Já a Procuradoria-Geral da República opinou pela improcedência da ação, “vez que a transposição total ou parcial de certas atividades ou serviços, antes considerados de exclusivo interesse do município, para além de sua própria órbita, tendo em vista seu tratamento em nível regional não pode ser considerada inconstitucional, visto não haver ofensa à autonomia municipal, restrita, tão-somente, ao interesse local”.

O Relator, Min. Maurício Corrêa julgou improcedentes as ações, aduzindo que a instituição de conglomerados urbanos por atuação legislativa do Estado não afronta à autonomia municipal, minimizada pelo art. 25, § 3º, da Constituição Federal.

Especificamente quanto ao serviço de saneamento básico, o voto do Min. Maurício Corrêa considerou claro que as questões de saneamento básico extrapolam os limites de interesse exclusivo dos Municípios, justificando-se a participação do estado-membro.E que verificado o interesse regional predominante na utilização racional das águas, pertencentes formalmente ao Estado, o que o torna gestor natural de seu uso coletivo, assim como da política de saneamento básico cujo elemento primário é também a água, resta claro competir ao Estado-membro, com prioridade sobre o Município, legislar acerca da política tarifária aplicável ao serviço público de interesse comum.”

Na análise fica claro que os Ministros Joaquim Barbosa e Nelson Jobim abriram divergência sustentando que o estabelecimento de região metropolitana não significa simples transferência de competências para o Estado.O voto do Ministro Joaquim Barbosa considera que a titularidade do exercício das funções públicas de interesse comum passa para a nova entidade público-territorial-administrativa, de caráter intergovernamental, que nasce em conseqüência da criação da região metropolitana.”

O voto do Min. Nelson Jobim acrescenta que “Considerando o contexto da prestação de serviço de saneamento básico no Brasil, as características de indivisibilidade do serviço, na maioria das situações concretas, as realidades práticas de municípios ditos ‘deficitários’ e outros considerados ‘superavitários’, e ainda os dispositivos da Constituição Federal que claramente prevêem uma competência compartilhada entre União, Estados e Municípios nessa temática, reconehcendo a competência executória do serviço de saneamento básico, não aos Estados ou aos Municípios, mas a um agrupamento de municípios.

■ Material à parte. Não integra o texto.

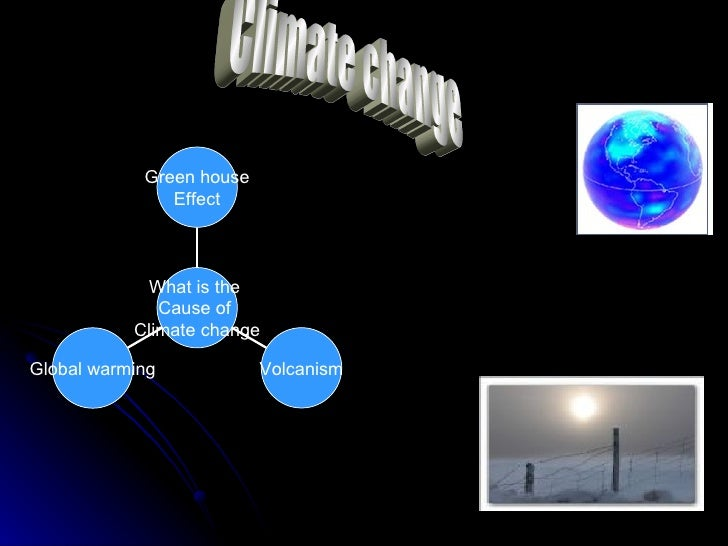 Climate change Global warming Volcanism Green house Effect What is the  Cause of  Climate change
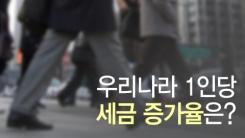 [한컷뉴스] '세금과 성난 민심의 방정식'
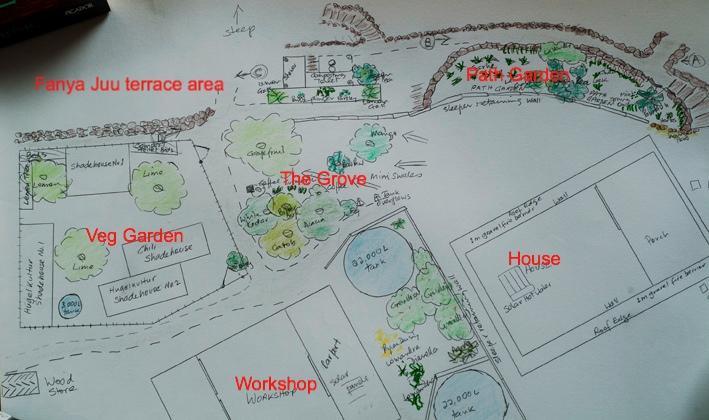 Veg Garden - Skitch markup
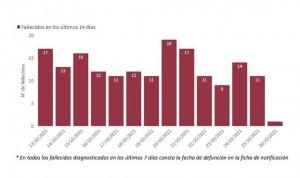 La incidencia sube 3 puntos y España roza el riesgo medio de contagio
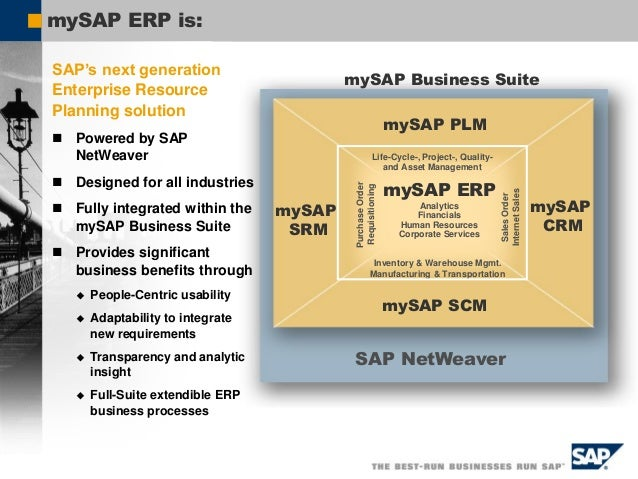 A Worldwide Study has Proven the Value-Add of SAP Best Practices to Midmarket Projects TCO reduction (1000 Euro) Cost redu...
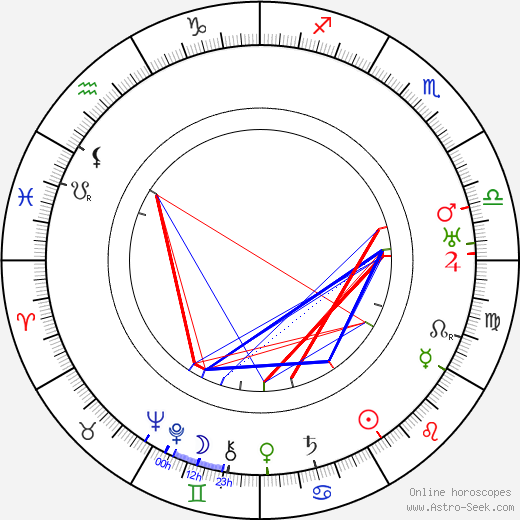 Ernst May birth chart, Ernst May astro natal horoscope, astrology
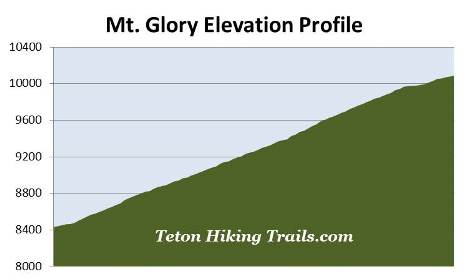 elevation-profile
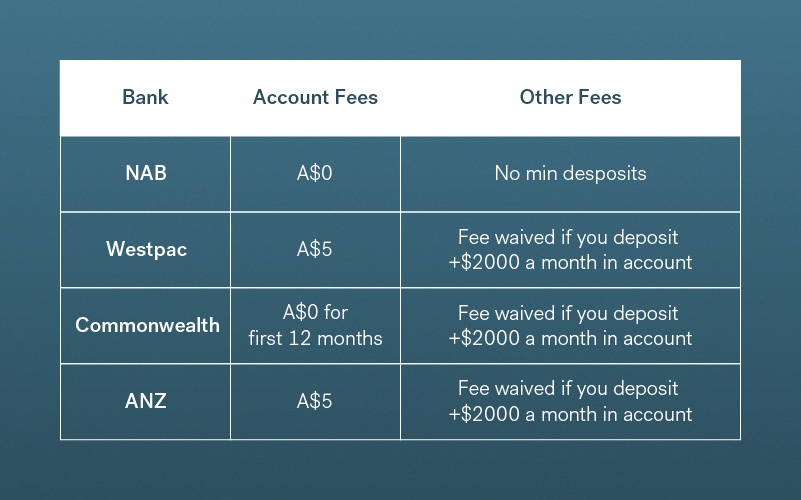 Table outlining fees on Australian migrant bank accounts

Em continuidade à análise O ministro Gilmar Mendes identificou duas orientações quanto à possibilidade de transferência aos estados dos serviços de interesse metropolitano, em especial dos serviços de saneamento básico:

(i) a posição do Ministro Maurício Corrêa, que permite a alteração da titularidade para os Estados, inclusive atuando como poder concedente desses serviços; e

(ii) o entendimento dos Ministros Joaquim Barbosa e Nelson Jobim, que não a admitem.Mas alerta que os votos divergentes dos Ministros Joaquim Barbosa e Nelson Jobim não coincidem quanto à titularidade das funções públicas de interesse metropolitano.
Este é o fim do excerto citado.